# Aufgaben:
- 1) Gib den Absatz aus dem Textauszug, der mit „Getrennte Wege gingen Griechen und Türken“ beginnt, in kürzerer Form wieder und behalte dabei seine wesentlichen Fakten bei.
- 2) Nenne alle Ballsportarten, die im Textauszug erwähnt werden.

# Textauszug:

***

Bei den Verhandlungen um eine Lösung der Zypernfrage Ende März knallte er der griechisch-zyprischen und der türkisch-zyprischen Delegation ein 10.000 Seiten starkes Dokument auf den Tisch. Dem Sport war keine einzige Zeile gewidmet. Vielleicht tritt auch deshalb kein vereinigtes Zypern der EU bei. In getrennten Referenden stimmten die griechischen Zyprer am 24. April mit 75 Prozent gegen den Annan-Plan, die türkischen mit 65 dafür. Vorerst bleibt ein Auftritt von Athleten beider Volksgruppen unter einer Fahne Zukunftsmusik.

Getrennte Wege gingen Griechen und Türken der Insel nicht erst seit 1974. Zypern klammerte sich ans griechische Mutterland, ein totaler "Anschluss" erfolgte von 1967 bis 1974 während der Obristen-Diktatur in Athen. Damals nahm der Champion der Klasse "Zypern", ob im Fuß-, Hand- oder Volleyball, an der griechischen Meisterschaft teil - wo er stets den Prügelknaben abgab. Da war man 1978 froh, dass wieder die Trennung der Verbände erfolgte und Zypern eigene Organisationsstrukturen schuf. Der türkische Teil forderte erst jetzt wieder die internationale Anerkennung seiner Sportverbände. Bislang konnten türkische Zyprer keine internationalen Wettkämpfe bestreiten, da ihr Olympisches Komitee nicht vom IOC anerkannt ist.

***

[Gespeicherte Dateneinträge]
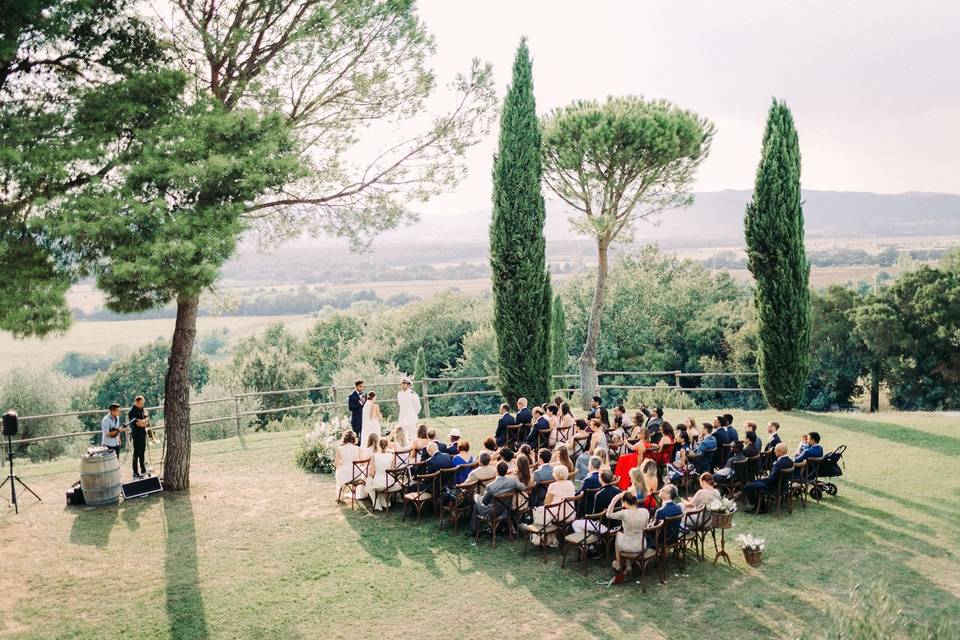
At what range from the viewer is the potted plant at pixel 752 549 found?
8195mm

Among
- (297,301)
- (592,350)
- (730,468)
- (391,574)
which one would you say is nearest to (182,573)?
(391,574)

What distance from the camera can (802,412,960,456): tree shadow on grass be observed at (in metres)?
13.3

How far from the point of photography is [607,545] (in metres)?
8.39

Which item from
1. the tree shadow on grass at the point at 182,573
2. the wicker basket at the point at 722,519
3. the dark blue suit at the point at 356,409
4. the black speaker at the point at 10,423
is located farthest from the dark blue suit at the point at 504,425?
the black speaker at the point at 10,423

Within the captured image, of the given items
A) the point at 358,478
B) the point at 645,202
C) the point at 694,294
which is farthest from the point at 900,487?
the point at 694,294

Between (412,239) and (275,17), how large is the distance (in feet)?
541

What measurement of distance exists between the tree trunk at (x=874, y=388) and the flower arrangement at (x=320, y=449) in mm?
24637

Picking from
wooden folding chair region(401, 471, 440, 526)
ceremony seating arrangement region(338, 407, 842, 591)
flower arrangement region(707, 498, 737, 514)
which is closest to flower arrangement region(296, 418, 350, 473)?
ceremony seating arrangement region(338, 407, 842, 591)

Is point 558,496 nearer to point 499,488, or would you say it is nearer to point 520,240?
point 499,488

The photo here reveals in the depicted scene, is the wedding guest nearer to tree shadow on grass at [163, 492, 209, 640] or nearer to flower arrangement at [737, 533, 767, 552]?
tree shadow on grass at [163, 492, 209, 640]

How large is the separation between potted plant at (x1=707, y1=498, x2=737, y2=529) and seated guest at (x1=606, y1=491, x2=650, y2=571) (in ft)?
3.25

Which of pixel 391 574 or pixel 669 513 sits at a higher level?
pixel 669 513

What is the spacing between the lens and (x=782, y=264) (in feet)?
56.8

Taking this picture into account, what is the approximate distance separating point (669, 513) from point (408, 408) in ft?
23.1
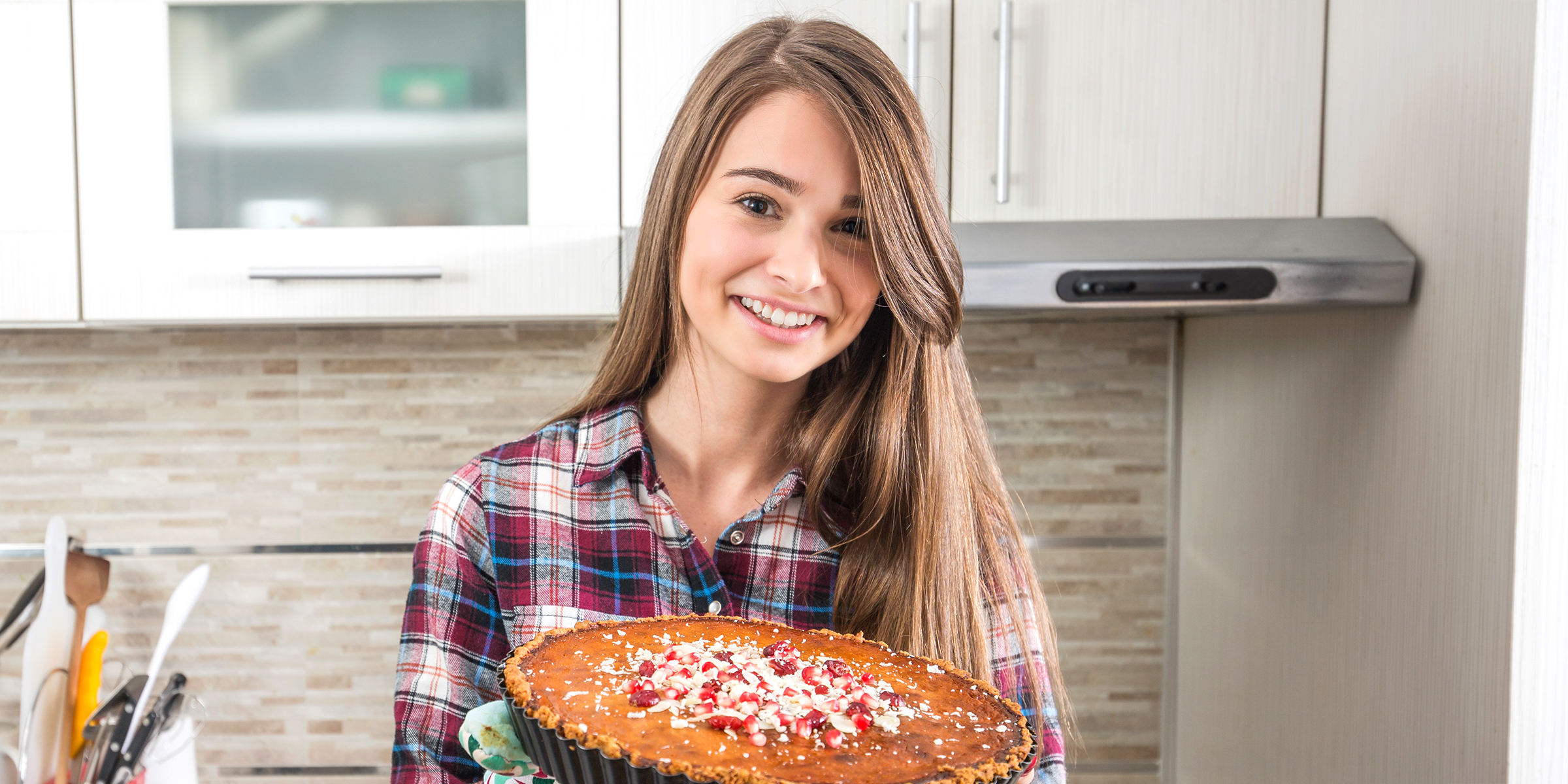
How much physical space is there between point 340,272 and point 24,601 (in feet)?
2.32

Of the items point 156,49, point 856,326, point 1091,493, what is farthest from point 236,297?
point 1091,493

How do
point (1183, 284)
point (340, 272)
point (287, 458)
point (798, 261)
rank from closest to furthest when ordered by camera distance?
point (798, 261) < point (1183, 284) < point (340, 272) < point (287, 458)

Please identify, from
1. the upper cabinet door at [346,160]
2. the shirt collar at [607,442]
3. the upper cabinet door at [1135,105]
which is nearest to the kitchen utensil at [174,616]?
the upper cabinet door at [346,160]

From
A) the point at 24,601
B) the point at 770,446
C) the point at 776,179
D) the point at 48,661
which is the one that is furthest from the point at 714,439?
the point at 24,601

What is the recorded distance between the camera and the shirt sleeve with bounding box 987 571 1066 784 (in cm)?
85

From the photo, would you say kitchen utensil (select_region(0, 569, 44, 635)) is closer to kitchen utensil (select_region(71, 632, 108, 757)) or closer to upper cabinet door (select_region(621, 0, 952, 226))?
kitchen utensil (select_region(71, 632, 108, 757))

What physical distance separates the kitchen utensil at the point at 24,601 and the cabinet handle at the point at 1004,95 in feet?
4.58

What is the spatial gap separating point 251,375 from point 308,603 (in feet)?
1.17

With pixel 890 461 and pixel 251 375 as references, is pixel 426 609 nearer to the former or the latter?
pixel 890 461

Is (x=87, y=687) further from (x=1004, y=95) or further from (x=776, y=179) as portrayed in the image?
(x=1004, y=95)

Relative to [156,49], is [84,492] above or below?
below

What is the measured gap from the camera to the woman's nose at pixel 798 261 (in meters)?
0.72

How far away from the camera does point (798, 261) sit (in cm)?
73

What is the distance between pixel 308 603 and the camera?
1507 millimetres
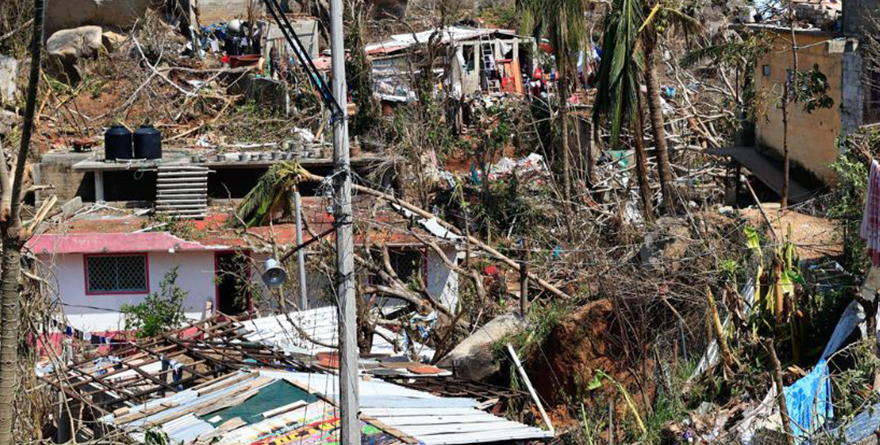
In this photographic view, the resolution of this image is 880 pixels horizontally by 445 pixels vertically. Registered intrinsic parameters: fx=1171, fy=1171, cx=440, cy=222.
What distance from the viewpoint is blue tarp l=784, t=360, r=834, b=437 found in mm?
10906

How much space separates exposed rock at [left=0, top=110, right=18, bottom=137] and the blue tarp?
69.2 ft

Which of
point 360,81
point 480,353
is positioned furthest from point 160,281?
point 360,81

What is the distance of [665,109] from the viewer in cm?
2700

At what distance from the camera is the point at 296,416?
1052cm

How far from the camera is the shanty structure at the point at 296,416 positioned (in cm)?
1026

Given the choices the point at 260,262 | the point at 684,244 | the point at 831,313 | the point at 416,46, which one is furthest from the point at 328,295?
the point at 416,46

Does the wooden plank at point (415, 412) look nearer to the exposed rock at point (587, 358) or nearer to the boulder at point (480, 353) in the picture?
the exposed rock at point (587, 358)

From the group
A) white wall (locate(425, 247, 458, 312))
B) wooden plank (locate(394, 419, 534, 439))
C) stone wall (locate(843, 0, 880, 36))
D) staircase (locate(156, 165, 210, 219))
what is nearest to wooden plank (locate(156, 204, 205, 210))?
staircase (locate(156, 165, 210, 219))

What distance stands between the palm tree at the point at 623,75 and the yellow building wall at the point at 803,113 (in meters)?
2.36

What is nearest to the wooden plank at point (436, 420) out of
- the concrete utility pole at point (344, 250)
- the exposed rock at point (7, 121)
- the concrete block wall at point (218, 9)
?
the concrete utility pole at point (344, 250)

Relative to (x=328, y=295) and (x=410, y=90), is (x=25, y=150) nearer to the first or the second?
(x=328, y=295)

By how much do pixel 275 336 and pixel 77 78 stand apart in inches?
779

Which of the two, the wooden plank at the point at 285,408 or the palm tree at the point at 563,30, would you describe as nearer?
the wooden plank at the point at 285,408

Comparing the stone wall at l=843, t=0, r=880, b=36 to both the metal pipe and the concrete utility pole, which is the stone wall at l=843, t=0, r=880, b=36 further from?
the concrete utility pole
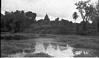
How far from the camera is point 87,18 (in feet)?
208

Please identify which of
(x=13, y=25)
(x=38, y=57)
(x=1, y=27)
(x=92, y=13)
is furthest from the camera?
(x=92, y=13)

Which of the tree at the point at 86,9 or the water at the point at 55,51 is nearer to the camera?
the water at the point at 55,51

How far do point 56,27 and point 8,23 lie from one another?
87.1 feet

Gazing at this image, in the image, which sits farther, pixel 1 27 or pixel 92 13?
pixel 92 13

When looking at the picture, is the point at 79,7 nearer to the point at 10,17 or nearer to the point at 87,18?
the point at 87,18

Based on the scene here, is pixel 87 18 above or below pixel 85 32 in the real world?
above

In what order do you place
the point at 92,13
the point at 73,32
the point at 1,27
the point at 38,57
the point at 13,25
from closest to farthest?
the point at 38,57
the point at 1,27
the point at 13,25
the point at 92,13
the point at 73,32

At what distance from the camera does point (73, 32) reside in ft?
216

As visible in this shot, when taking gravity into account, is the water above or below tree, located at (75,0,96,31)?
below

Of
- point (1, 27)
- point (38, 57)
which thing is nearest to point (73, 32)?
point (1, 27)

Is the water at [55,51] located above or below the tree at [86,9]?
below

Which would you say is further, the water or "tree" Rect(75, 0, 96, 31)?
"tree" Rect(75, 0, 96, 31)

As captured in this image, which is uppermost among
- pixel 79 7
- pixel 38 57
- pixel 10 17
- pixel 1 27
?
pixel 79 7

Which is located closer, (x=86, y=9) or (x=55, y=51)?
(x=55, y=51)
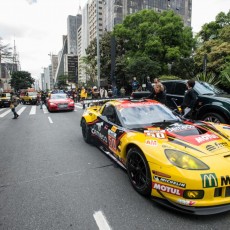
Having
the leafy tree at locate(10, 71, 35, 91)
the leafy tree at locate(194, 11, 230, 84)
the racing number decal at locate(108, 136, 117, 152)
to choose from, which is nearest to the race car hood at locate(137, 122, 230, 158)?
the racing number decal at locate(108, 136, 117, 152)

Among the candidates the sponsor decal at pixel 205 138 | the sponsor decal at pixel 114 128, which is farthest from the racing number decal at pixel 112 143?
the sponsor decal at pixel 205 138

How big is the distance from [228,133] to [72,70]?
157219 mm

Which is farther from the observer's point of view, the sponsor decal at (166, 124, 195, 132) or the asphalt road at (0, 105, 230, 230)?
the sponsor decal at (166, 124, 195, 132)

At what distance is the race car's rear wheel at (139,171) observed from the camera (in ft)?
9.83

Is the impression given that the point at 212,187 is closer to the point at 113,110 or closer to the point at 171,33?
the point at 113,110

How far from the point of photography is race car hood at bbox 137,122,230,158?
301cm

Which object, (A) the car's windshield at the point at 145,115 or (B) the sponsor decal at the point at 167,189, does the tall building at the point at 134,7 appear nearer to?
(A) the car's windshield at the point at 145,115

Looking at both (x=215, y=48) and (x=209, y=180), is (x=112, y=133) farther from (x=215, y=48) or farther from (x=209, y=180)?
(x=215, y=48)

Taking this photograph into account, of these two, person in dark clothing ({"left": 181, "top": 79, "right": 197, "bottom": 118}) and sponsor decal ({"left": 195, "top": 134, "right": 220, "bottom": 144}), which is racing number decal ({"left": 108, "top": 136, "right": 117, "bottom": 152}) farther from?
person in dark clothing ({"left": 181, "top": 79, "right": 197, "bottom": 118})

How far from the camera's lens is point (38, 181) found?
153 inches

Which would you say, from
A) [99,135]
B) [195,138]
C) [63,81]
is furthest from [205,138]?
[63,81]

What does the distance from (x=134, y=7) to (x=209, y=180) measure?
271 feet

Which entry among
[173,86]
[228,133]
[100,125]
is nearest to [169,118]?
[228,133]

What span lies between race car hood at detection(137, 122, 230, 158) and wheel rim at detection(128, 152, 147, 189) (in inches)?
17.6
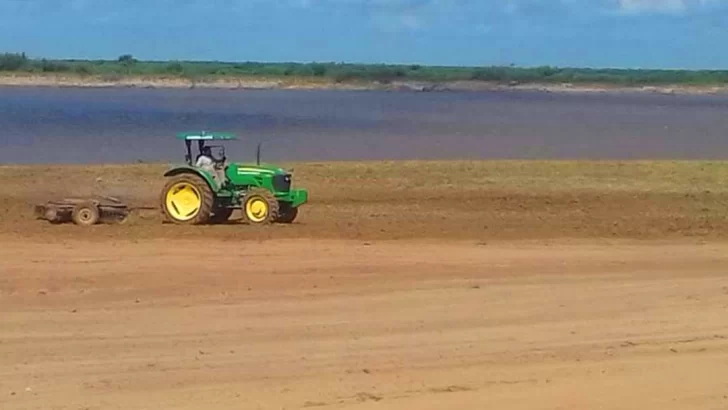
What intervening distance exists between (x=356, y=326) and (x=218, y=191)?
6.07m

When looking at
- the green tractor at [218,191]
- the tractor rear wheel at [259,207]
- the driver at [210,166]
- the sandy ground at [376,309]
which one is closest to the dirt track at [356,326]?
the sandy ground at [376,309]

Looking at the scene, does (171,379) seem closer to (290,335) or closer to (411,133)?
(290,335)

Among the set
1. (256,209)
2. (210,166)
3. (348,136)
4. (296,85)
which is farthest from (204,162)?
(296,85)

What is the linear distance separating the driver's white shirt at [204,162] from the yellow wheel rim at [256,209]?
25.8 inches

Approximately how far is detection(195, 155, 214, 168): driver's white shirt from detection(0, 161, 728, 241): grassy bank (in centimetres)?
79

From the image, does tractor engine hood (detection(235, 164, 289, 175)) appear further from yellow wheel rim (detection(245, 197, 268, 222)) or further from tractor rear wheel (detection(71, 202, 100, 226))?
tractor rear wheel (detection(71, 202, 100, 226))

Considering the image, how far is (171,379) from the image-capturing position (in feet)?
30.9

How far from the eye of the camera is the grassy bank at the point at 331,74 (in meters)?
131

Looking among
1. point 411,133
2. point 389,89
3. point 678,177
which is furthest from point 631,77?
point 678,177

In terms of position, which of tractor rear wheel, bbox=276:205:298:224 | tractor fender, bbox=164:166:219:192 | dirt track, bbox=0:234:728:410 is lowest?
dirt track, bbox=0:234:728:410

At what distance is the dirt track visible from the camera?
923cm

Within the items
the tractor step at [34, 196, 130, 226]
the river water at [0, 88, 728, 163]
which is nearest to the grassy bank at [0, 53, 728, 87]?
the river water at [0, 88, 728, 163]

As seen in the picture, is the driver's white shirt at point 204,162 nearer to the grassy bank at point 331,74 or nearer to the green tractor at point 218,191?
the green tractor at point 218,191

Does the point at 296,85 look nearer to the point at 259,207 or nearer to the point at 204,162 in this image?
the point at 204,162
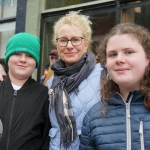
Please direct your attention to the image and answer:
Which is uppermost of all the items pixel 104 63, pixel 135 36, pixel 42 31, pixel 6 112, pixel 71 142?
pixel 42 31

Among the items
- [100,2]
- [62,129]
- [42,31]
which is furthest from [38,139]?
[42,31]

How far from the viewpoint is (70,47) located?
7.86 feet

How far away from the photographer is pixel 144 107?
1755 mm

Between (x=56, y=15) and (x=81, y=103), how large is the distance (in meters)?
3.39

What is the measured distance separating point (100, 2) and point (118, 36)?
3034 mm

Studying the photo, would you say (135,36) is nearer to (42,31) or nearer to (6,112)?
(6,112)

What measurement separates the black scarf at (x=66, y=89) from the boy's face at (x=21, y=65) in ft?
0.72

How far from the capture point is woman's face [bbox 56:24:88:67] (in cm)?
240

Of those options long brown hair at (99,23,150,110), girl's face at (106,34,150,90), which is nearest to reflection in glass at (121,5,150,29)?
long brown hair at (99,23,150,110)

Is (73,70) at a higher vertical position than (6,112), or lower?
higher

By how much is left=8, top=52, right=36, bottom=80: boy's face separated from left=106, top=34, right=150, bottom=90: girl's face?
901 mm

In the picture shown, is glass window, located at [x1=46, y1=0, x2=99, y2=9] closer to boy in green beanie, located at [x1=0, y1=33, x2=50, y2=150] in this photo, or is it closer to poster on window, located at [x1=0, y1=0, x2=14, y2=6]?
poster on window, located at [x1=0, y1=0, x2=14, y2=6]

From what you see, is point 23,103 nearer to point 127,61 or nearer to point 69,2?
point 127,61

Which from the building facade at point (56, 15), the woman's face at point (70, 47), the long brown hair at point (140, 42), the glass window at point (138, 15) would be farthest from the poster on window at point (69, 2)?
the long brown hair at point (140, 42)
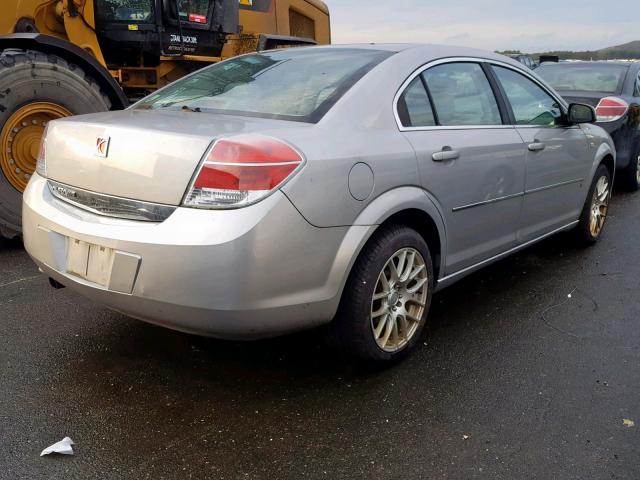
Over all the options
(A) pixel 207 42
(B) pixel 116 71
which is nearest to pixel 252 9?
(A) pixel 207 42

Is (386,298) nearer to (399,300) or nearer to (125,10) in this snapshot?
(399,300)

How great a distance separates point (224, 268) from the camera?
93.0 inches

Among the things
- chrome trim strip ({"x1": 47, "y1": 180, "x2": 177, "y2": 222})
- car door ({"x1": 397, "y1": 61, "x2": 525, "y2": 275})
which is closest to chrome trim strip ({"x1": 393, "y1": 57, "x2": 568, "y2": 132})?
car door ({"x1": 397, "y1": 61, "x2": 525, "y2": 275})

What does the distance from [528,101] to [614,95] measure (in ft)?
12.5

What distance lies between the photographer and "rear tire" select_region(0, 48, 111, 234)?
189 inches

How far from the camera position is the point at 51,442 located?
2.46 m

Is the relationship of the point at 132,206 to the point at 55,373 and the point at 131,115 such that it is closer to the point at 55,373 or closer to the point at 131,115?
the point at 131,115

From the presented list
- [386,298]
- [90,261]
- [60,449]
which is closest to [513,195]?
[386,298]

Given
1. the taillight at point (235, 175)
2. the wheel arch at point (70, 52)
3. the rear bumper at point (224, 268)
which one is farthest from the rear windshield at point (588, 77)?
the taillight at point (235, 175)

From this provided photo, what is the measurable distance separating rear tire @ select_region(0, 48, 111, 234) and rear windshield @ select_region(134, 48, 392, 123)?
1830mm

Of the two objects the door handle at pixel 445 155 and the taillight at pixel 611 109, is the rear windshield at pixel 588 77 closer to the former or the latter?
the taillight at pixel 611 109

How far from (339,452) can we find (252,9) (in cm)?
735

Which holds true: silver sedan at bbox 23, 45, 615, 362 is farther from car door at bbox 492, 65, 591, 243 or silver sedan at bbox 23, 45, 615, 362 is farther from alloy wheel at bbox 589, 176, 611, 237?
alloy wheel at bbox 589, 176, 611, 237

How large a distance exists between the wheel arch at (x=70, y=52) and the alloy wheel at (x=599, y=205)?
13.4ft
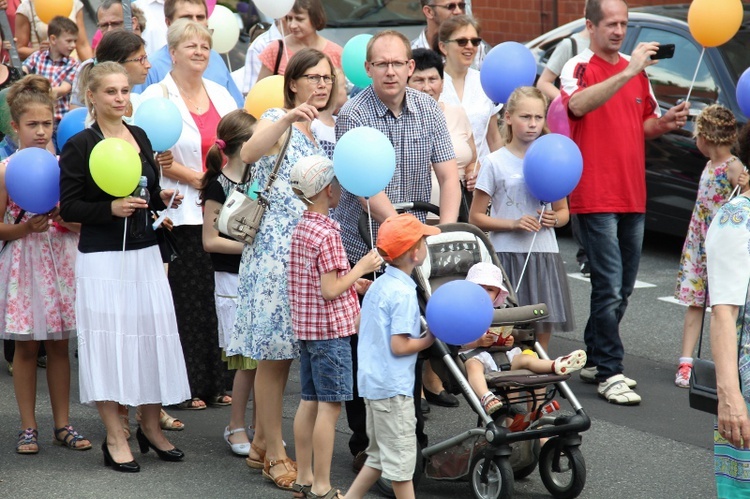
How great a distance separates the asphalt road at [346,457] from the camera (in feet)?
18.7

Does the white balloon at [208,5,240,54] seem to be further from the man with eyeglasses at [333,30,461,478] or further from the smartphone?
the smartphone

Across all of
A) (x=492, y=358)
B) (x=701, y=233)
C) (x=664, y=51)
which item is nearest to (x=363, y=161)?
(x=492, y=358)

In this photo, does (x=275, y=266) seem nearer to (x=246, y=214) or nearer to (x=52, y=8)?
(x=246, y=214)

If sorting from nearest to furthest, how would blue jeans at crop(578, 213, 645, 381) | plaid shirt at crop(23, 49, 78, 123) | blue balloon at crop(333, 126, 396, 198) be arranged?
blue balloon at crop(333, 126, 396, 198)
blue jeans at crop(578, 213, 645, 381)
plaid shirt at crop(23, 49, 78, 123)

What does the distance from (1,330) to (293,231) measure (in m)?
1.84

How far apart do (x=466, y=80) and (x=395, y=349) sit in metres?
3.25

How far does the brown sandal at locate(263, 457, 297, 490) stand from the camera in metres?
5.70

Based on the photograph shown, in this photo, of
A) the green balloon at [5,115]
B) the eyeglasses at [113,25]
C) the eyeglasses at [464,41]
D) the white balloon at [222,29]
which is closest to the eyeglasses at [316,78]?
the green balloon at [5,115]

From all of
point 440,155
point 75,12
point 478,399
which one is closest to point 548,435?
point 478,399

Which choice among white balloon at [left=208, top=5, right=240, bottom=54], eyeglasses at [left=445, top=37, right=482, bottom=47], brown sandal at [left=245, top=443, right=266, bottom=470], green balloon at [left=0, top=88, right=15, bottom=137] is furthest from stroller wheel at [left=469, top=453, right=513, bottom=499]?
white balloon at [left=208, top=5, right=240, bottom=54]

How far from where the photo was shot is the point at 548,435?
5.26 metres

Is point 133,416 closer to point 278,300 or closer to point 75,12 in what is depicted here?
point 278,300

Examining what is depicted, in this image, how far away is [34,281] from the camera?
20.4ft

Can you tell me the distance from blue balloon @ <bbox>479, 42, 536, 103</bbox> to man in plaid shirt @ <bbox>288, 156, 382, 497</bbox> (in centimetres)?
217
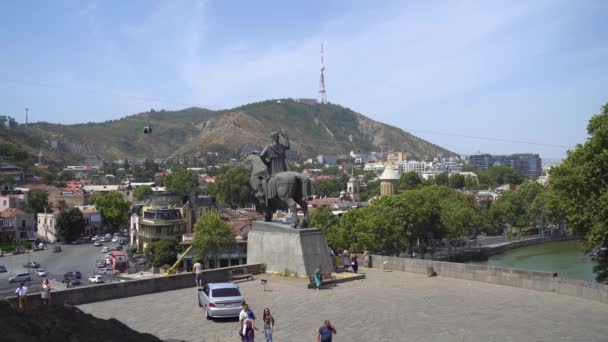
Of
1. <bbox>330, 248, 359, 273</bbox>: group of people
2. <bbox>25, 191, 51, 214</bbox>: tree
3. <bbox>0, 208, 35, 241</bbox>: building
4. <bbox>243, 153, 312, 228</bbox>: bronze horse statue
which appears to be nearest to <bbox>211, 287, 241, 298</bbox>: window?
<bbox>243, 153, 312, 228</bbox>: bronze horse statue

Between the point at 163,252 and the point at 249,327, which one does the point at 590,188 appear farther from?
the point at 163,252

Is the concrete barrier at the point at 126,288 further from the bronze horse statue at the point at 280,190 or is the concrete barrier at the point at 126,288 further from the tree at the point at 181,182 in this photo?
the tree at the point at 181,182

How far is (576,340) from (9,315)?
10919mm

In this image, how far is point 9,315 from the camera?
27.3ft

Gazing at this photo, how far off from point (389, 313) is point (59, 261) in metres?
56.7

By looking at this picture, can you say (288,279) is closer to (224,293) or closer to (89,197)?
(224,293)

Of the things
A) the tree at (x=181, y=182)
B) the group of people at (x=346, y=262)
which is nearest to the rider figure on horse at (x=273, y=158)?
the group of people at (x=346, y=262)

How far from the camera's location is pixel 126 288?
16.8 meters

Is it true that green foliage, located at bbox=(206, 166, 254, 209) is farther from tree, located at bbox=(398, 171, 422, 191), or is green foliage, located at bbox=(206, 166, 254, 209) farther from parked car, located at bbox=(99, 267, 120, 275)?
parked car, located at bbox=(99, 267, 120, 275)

***

# Lösungen je Aufgabe:
- 1) Griechen und Türken auf Zypern gingen schon vor 1974 getrennte Wege. Zypern hielt sich an Griechenland und war während der Athener Obristen-Diktatur von 1967 bis 1974 vollständig angeschlossen. Der zyprische Meister im Fuß-, Hand- oder Volleyball spielte damals in der griechischen Meisterschaft mit und war dort stets der Unterlegene. 1978 wurden die Verbände wieder getrennt, und Zypern schuf eigene Organisationsstrukturen. Erst jetzt fordert der türkische Teil erneut die internationale Anerkennung seiner Sportverbände. Bisher können türkische Zyprer keine internationalen Wettkämpfe bestreiten, weil das IOC ihr Olympisches Komitee nicht anerkennt.

- 2) Fußball, Handball, Volleyball